(Data extracted from a collection)
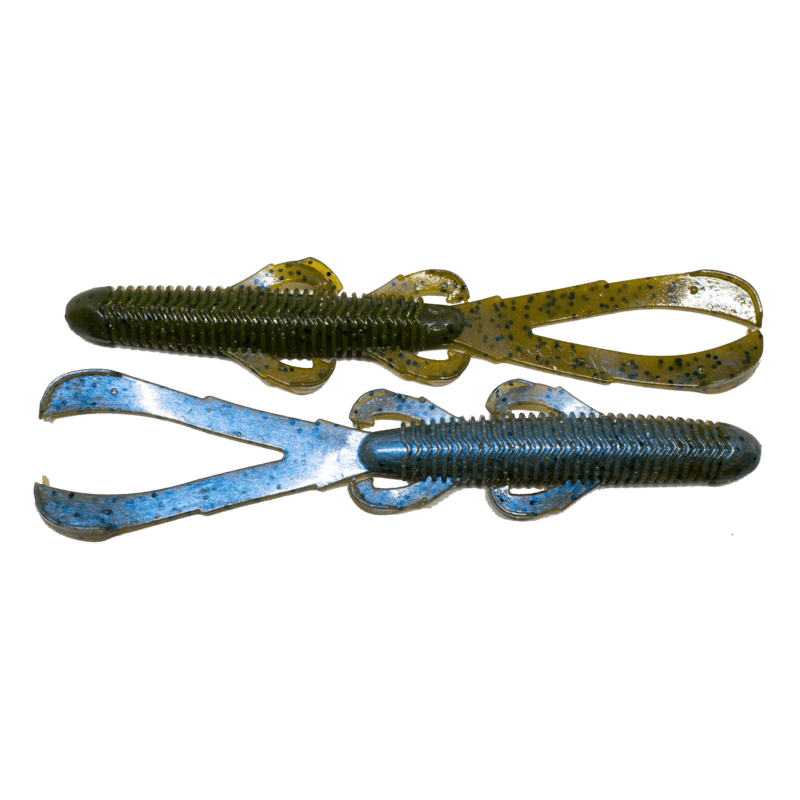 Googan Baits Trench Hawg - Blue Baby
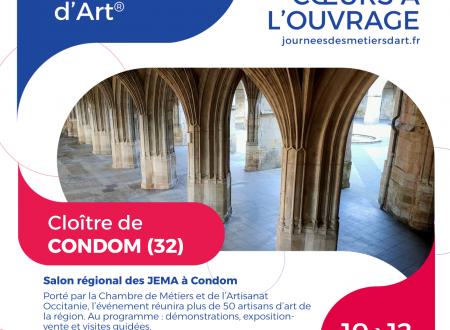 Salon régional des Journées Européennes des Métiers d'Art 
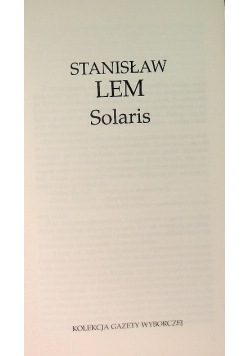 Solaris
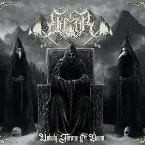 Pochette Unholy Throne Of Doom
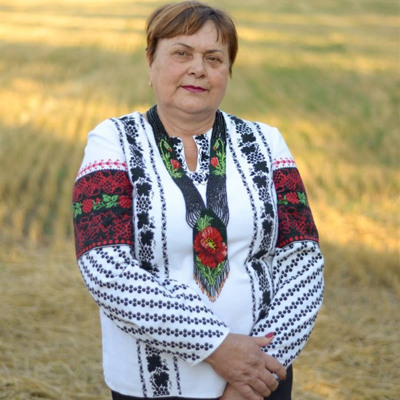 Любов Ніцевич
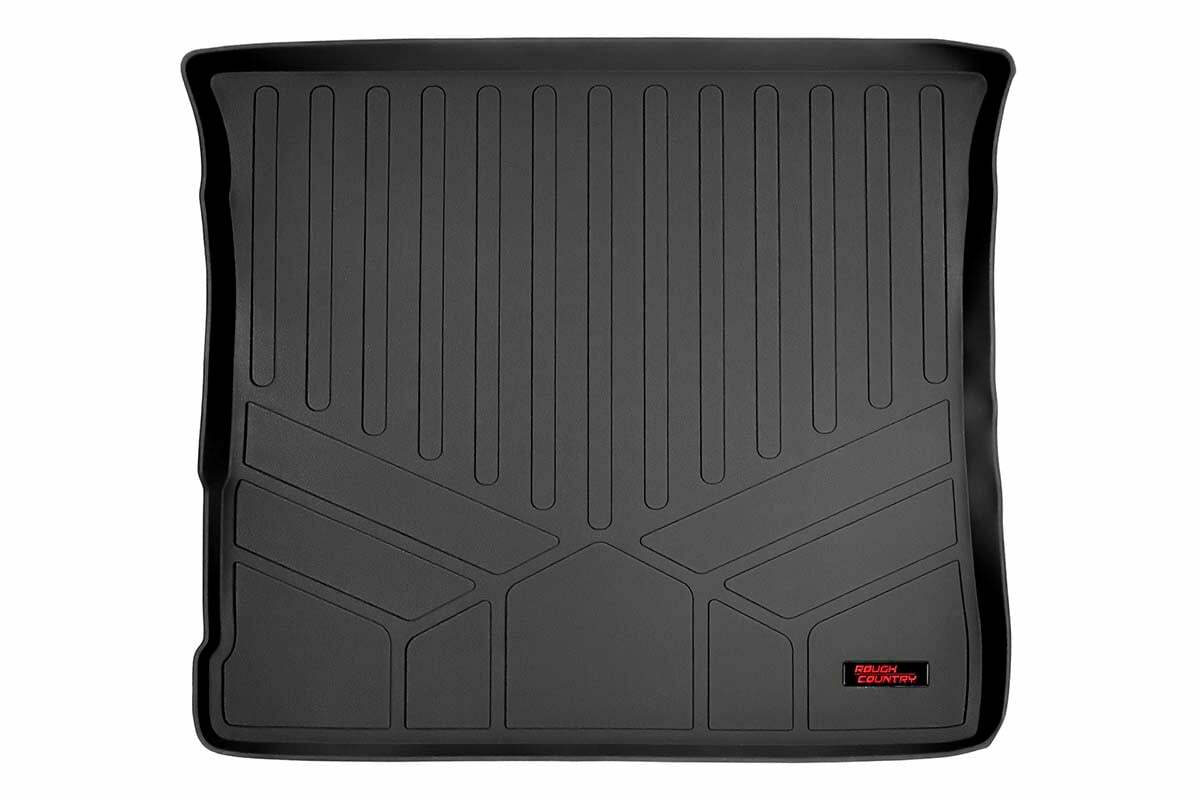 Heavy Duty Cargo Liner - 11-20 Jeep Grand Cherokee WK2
---
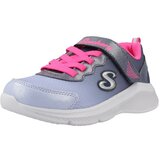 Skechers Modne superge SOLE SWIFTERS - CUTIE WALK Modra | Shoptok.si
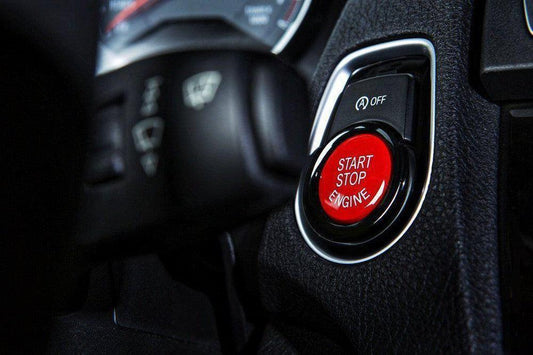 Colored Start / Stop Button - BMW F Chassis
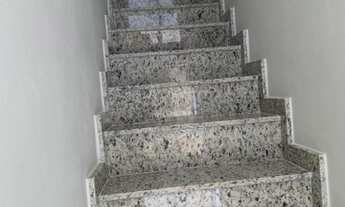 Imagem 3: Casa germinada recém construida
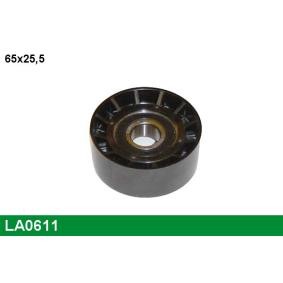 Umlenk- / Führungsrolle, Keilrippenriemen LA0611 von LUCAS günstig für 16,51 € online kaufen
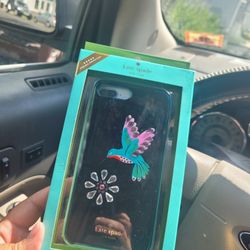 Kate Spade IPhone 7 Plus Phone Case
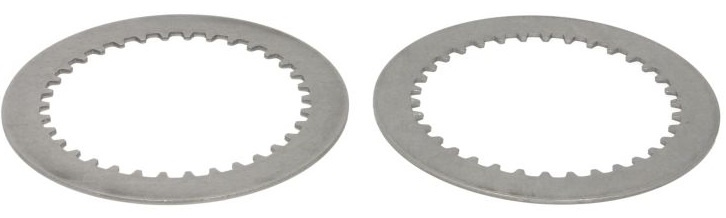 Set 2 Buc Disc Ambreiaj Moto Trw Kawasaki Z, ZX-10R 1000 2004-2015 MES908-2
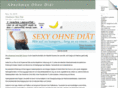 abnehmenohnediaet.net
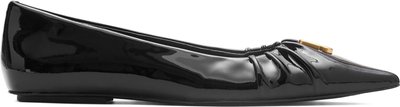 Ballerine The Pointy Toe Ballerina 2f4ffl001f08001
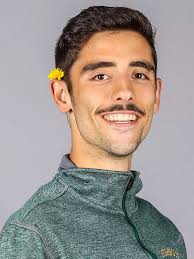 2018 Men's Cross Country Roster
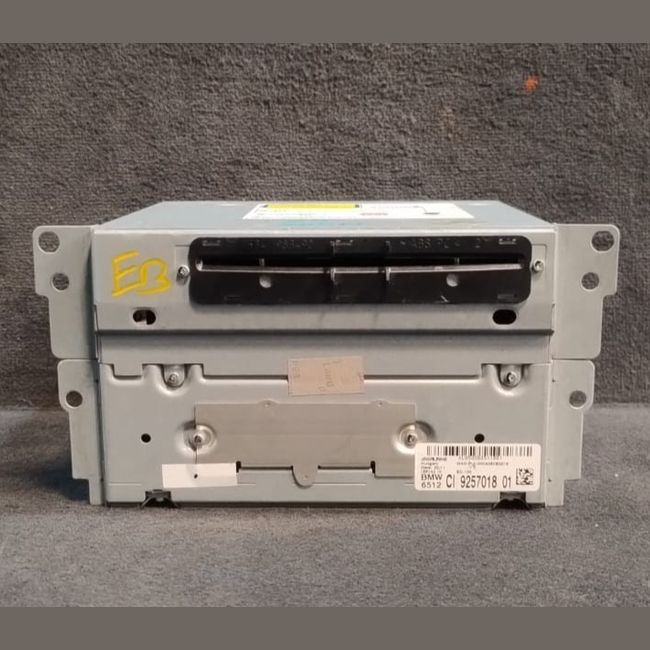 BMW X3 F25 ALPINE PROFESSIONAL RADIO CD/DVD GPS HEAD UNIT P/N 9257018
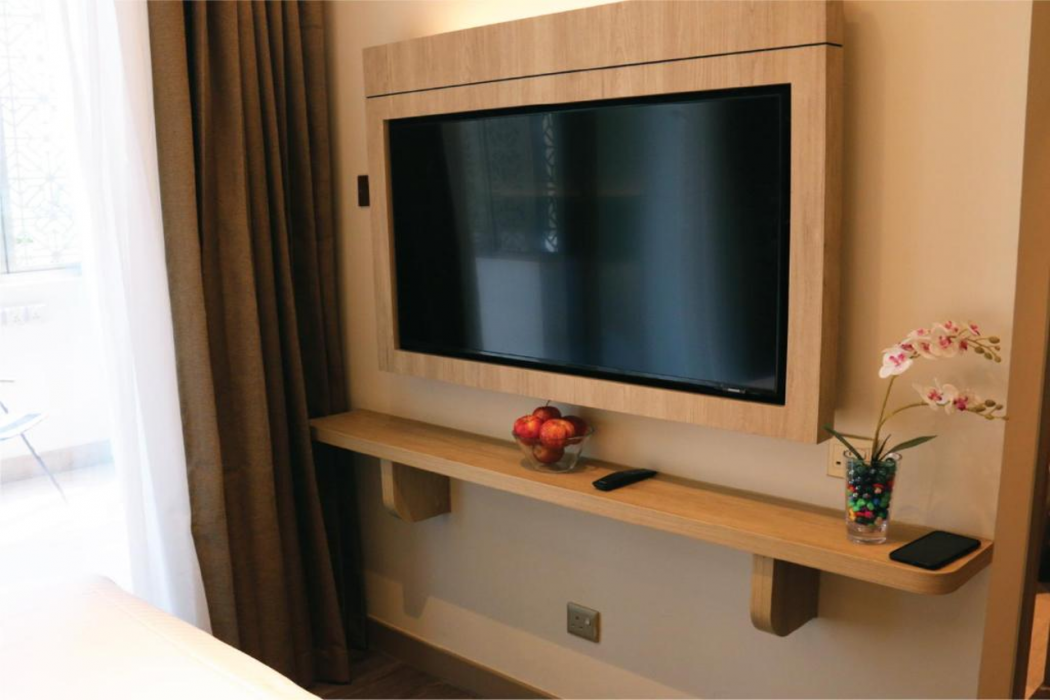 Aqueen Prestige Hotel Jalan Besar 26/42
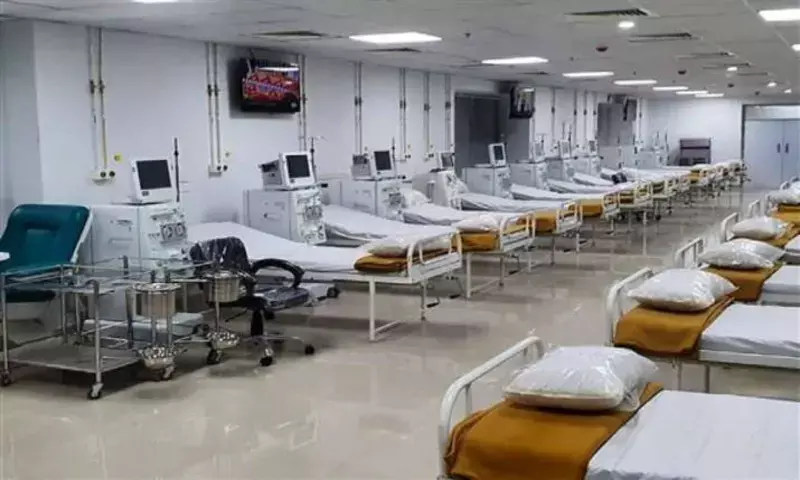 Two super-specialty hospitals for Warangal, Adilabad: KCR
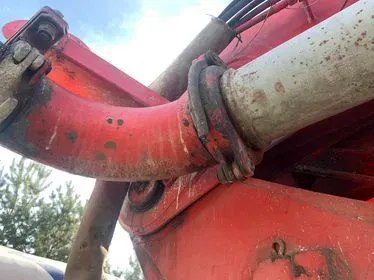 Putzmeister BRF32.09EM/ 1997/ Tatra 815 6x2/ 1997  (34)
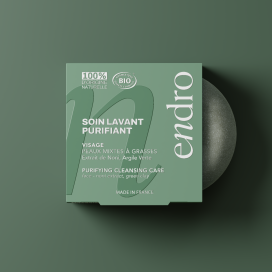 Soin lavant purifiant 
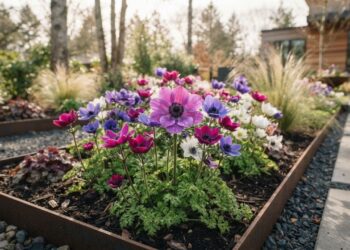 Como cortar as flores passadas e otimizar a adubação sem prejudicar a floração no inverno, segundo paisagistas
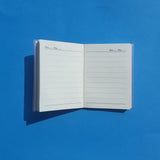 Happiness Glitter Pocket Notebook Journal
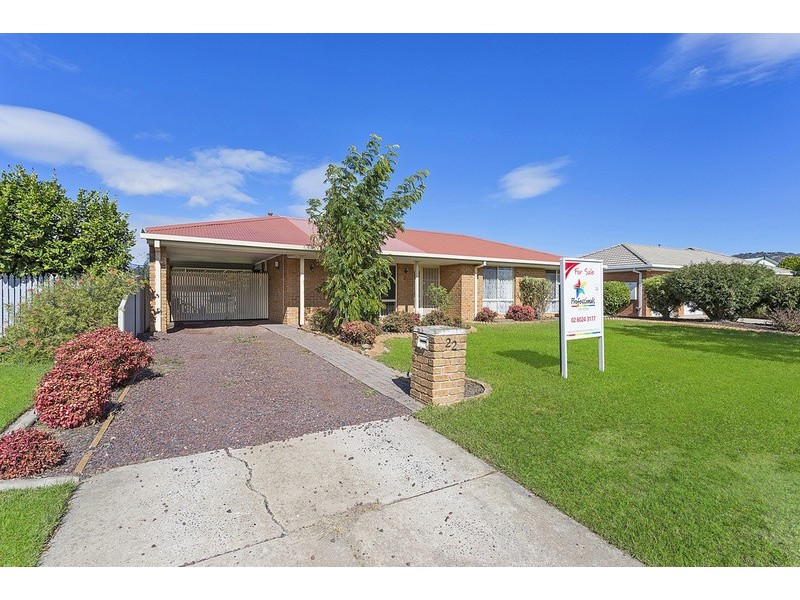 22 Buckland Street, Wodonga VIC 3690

§ **Work order**
Starting with the line that has "Happiness Glitter Pocket Notebook Journal" and going on through the line that has "22 Buckland Street, Wodonga VIC 3690", transcribe the records above exactly, but skip the pictures.

§ **Your response**
 Happiness Glitter Pocket Notebook Journal
 22 Buckland Street, Wodonga VIC 3690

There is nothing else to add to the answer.